7. Law on Sales of Financial Products (2000)
Under the law, financial service providers are obliged to provide customers with information on the important matters including risk of losses caused to their products by price fluctuations and credit risk (default), etc. They are also liable for any damage or loss caused to customers by their failure to provide their customers with information on the above important matters. In addition, financial service providers are obliged to draw up and publicize a solicitation policy, and shall be subject to administrative fines in the event of a violation of this obligation.
8. Personal Information Protection Law (2003)
The purpose of this law is to protect the rights and interests of individuals while taking consideration of the usefulness of personal information, in view of a remarkable increase in the use of personal information due to development of the advanced information and communications society. The law prescribes the duties to be observed by entities handling personal information such as: specification of the purpose of use, proper acquisition, notice of the purpose of use at the time of acquisition, security control measures, supervision of the third party vendors, restriction of provision to third parties, disclosure, correction, stoppage of the use of personal information, etc.

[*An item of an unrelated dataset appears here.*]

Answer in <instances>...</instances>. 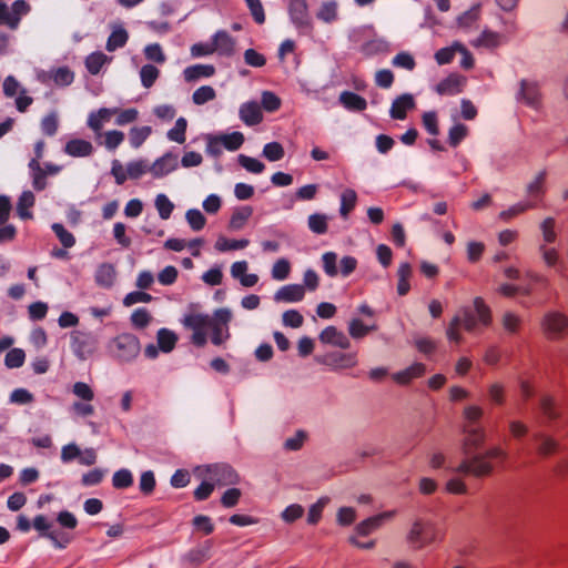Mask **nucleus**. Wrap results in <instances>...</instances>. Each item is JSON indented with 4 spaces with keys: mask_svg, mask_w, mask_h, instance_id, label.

9. Financial Instruments and Exchange Law (2006)
This law aims at establishing comprehensive and cross-sectional rules for user protection and to develop an environment where users can invest with confidence, thus responding to changes surrounding the financial and capital markets. Under the law, firms dealing with financial instruments are required to comply with the following rules of conduct (rules for sales and solicitation), which also apply to some insurance products: regulation on advertisements, obligation to deliver documents in a written format before/at the time of making a contract, various examples of prohibited conduct such as delivery of false information, prohibition of loss compensation, etc.